Dimensionality Reduction: PCA, t-SNE, and UMAP

Exercise 1: PCA Fundamentals (Conceptual)

a) Explain in your own words what PCA does. Avoid the phrase "reduces dimensions" --- instead describe the geometric operation (rotation, projection) and what is preserved.

b) Why must you standardize features before applying PCA? Give a concrete example: if monthly_hours_watched ranges from 0-200 and content_completion_rate ranges from 0-1, what happens if you run PCA without scaling?

c) A colleague fits PCA with 10 components on a 24-feature dataset and reports "we captured 85% of the variance." Explain what this means in precise terms. What is in the remaining 15%?

d) The explained variance ratios for a dataset are: PC1=0.45, PC2=0.20, PC3=0.10, PC4=0.05, .... Compare this to a dataset where the ratios are: PC1=0.06, PC2=0.05, PC3=0.05, PC4=0.05, .... What does the difference tell you about the structure of the two datasets? Which one would produce a more informative 2D PCA scatter plot?

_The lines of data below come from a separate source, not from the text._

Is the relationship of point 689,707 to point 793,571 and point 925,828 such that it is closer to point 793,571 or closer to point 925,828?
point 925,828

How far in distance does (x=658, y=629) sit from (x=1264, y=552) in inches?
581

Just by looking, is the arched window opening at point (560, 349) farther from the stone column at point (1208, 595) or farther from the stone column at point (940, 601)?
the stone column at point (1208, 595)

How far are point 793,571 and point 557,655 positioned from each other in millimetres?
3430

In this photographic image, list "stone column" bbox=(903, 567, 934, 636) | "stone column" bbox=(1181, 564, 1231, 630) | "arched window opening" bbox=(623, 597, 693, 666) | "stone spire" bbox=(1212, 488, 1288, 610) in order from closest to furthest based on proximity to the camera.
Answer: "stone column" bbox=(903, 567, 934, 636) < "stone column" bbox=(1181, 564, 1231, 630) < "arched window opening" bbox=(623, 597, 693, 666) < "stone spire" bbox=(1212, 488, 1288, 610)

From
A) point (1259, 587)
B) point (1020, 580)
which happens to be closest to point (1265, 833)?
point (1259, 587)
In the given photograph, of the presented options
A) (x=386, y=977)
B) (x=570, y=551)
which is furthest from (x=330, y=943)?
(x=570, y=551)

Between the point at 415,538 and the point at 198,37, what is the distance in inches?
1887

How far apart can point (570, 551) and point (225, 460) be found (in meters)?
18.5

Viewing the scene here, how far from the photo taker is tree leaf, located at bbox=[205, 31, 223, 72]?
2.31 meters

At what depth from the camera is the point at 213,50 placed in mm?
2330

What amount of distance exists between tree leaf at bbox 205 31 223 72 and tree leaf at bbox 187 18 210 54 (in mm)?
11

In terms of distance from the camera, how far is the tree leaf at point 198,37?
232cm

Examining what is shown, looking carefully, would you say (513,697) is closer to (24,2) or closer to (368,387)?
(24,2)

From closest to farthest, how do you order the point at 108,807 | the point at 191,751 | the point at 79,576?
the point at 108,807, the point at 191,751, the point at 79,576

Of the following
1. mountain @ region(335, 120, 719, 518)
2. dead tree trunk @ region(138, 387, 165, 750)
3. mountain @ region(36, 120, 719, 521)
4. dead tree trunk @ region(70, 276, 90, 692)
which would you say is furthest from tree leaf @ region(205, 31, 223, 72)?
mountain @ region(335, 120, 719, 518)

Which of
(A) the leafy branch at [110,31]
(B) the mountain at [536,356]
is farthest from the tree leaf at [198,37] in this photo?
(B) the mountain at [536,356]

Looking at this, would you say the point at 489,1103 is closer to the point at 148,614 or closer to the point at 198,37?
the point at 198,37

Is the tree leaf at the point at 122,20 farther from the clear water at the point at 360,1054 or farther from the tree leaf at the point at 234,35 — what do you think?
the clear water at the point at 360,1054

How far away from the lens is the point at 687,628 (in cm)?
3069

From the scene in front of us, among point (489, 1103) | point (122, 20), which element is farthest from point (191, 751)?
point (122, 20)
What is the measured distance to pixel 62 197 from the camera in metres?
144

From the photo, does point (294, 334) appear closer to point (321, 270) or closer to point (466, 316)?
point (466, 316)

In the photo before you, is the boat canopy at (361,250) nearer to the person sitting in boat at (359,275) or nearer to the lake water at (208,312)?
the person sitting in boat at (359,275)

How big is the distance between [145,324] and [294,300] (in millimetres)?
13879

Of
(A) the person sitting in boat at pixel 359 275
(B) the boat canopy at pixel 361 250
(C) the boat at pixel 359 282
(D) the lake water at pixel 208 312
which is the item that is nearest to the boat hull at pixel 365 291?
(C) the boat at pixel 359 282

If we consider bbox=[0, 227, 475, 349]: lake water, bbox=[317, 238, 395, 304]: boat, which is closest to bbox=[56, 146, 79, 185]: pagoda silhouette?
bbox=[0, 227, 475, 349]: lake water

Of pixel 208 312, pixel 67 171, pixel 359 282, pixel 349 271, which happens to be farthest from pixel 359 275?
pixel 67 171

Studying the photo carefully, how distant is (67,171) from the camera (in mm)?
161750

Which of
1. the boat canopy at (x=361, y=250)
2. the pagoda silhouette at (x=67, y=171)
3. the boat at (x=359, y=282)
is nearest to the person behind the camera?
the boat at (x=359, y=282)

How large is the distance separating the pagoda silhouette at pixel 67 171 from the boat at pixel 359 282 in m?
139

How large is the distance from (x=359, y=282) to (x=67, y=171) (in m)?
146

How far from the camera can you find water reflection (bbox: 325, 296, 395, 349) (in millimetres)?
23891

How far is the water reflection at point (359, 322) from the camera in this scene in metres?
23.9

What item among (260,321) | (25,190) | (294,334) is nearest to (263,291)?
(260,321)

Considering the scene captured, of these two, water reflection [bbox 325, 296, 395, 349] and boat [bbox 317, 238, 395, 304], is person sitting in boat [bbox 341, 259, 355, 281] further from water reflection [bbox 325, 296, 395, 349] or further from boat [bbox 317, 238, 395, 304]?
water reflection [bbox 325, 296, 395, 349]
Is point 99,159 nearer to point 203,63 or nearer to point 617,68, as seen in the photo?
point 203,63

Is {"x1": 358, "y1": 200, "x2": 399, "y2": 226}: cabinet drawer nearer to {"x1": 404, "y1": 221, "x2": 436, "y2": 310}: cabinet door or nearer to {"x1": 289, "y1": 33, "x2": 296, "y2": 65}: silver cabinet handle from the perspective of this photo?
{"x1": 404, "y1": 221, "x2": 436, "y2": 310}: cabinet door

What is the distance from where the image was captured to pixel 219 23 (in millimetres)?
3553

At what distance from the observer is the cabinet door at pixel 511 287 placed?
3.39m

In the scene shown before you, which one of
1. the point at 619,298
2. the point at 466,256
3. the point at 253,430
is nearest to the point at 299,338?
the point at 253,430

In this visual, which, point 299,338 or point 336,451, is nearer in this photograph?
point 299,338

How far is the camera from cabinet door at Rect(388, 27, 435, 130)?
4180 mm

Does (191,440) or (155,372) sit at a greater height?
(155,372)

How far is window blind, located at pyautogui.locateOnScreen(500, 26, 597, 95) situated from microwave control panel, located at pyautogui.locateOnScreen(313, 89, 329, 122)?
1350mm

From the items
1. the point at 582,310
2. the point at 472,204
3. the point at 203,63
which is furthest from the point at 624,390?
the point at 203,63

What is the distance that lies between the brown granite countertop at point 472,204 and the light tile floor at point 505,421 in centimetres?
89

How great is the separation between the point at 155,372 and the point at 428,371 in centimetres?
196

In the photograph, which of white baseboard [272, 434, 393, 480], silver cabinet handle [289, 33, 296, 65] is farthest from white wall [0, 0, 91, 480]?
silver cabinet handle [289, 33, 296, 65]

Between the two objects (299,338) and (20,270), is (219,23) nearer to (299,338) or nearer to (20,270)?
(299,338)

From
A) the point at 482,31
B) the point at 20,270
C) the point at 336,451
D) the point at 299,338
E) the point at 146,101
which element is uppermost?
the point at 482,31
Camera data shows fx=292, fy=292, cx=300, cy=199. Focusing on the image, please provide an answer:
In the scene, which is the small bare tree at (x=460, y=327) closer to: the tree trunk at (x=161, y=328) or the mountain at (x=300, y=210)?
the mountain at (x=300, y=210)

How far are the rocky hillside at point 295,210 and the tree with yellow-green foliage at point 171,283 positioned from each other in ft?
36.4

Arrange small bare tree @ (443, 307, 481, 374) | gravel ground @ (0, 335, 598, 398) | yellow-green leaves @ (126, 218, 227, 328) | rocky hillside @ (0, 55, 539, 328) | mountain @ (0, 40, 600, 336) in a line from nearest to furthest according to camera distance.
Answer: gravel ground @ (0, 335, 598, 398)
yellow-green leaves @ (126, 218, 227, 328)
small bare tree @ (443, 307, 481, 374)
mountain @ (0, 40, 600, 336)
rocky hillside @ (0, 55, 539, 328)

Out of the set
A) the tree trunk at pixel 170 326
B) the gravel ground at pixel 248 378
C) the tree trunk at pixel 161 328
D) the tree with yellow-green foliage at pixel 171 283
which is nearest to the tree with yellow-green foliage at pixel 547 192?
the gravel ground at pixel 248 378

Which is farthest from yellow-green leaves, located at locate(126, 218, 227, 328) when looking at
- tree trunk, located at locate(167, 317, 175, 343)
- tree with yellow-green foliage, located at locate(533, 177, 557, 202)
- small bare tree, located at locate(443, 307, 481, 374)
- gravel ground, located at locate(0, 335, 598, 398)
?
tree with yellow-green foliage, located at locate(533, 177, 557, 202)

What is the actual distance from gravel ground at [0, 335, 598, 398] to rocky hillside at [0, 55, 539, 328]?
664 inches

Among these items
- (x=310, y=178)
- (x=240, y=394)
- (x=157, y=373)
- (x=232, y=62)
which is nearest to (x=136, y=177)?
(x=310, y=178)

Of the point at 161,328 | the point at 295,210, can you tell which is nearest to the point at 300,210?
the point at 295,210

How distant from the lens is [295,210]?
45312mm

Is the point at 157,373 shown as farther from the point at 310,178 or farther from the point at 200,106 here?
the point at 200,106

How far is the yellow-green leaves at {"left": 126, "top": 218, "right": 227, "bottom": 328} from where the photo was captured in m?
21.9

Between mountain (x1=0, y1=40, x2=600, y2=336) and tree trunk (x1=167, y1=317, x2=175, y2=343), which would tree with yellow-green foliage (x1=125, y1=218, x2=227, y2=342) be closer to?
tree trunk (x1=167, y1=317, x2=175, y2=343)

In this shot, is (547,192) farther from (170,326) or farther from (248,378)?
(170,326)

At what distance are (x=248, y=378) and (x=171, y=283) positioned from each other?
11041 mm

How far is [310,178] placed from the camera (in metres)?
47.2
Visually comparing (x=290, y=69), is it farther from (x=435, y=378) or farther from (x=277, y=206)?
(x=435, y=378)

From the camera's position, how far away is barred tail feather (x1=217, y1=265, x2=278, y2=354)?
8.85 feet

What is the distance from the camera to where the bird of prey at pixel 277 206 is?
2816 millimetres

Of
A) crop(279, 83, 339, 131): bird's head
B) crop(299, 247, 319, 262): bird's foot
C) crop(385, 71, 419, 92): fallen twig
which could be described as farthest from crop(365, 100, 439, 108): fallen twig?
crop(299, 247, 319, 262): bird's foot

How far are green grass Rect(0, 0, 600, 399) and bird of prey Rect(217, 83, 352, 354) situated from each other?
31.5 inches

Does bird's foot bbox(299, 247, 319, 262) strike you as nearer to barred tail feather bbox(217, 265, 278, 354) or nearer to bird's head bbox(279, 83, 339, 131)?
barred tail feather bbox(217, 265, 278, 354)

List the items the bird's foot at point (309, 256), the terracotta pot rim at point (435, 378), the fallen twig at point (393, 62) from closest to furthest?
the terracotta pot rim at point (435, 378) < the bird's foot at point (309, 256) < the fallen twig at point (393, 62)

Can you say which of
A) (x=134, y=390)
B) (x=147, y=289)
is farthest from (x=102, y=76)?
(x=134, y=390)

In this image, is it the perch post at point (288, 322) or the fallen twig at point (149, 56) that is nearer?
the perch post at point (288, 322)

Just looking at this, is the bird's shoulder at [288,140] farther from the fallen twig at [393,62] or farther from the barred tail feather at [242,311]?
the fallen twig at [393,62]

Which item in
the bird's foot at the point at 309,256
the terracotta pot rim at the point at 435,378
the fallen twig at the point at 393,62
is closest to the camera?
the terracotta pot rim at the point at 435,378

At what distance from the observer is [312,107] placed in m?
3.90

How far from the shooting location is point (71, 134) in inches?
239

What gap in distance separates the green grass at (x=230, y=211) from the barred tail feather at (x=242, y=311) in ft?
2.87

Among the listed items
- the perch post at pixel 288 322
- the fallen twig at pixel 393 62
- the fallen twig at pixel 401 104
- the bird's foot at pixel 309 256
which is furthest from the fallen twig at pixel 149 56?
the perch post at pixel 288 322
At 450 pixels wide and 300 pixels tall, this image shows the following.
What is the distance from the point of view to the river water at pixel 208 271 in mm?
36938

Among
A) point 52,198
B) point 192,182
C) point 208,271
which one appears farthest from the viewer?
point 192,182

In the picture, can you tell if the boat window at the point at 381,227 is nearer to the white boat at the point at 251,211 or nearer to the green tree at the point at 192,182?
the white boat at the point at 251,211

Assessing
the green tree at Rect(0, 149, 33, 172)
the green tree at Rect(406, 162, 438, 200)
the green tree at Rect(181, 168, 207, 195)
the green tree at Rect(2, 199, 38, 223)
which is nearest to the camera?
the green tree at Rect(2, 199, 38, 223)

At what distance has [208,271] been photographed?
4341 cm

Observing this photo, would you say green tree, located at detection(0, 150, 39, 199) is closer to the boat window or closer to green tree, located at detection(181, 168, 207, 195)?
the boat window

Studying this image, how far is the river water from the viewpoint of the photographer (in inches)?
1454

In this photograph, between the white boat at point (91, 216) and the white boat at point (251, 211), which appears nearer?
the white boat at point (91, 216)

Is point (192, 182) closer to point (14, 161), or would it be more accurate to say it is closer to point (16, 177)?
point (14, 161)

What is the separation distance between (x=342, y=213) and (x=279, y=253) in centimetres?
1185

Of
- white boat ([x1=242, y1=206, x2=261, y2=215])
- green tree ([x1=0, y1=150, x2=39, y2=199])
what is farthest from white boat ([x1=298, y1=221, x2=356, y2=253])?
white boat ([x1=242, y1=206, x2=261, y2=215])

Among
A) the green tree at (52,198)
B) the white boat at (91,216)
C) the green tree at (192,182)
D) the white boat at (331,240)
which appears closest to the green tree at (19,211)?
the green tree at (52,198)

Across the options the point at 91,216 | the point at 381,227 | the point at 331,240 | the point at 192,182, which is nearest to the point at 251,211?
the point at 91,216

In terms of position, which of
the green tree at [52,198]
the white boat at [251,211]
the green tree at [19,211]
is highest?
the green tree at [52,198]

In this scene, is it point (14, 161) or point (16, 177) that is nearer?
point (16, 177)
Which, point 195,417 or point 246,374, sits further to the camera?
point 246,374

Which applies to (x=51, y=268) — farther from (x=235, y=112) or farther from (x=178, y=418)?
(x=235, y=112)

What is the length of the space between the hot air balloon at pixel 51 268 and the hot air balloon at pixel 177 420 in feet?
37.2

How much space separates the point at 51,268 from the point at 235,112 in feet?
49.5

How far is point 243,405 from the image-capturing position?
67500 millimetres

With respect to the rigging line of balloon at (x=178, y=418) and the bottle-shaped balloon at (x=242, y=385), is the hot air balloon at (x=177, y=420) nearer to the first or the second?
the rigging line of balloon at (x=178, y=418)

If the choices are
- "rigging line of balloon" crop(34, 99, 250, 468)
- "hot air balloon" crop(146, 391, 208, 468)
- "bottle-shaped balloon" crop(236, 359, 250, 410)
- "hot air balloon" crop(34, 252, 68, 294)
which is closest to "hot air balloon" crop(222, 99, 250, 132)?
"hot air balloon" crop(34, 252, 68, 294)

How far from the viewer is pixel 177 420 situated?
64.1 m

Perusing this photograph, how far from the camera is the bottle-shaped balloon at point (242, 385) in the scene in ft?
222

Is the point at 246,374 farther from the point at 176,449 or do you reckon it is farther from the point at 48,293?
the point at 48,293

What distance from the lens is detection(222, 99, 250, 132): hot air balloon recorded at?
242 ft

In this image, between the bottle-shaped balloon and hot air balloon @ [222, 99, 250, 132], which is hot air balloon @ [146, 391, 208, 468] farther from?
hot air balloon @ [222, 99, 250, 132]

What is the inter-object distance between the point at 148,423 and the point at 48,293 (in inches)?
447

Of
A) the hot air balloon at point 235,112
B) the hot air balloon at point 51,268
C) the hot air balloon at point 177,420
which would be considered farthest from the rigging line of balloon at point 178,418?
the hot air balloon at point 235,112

Exercise 2: PCA on StreamFlow (Code)

Using the StreamFlow churn dataset from the chapter, complete the following:

a) Fit PCA with all 24 components. Create a scree plot showing both individual and cumulative explained variance. How many components are needed to capture 90% of the variance?

import numpy as np
import pandas as pd
from sklearn.decomposition import PCA
from sklearn.preprocessing import StandardScaler
import matplotlib.pyplot as plt

# --- Use the chapter's StreamFlow data setup ---
# Your code here: load data, scale, fit PCA

# Create the scree plot
# Your code here

# Report the number of components for 90% variance
# Your code here

b) Extract the loadings for the first 3 principal components. For each, identify the top 3 features by absolute loading value and describe what the component captures in plain English (e.g., "PC1 is an engagement component dominated by hours and sessions").

c) Compare the AUC of a logistic regression classifier using: (i) all 24 original features, (ii) PCA with 5 components, (iii) PCA with 10 components, (iv) PCA with 15 components. Use 5-fold cross-validation with roc_auc scoring. At what number of components does performance plateau?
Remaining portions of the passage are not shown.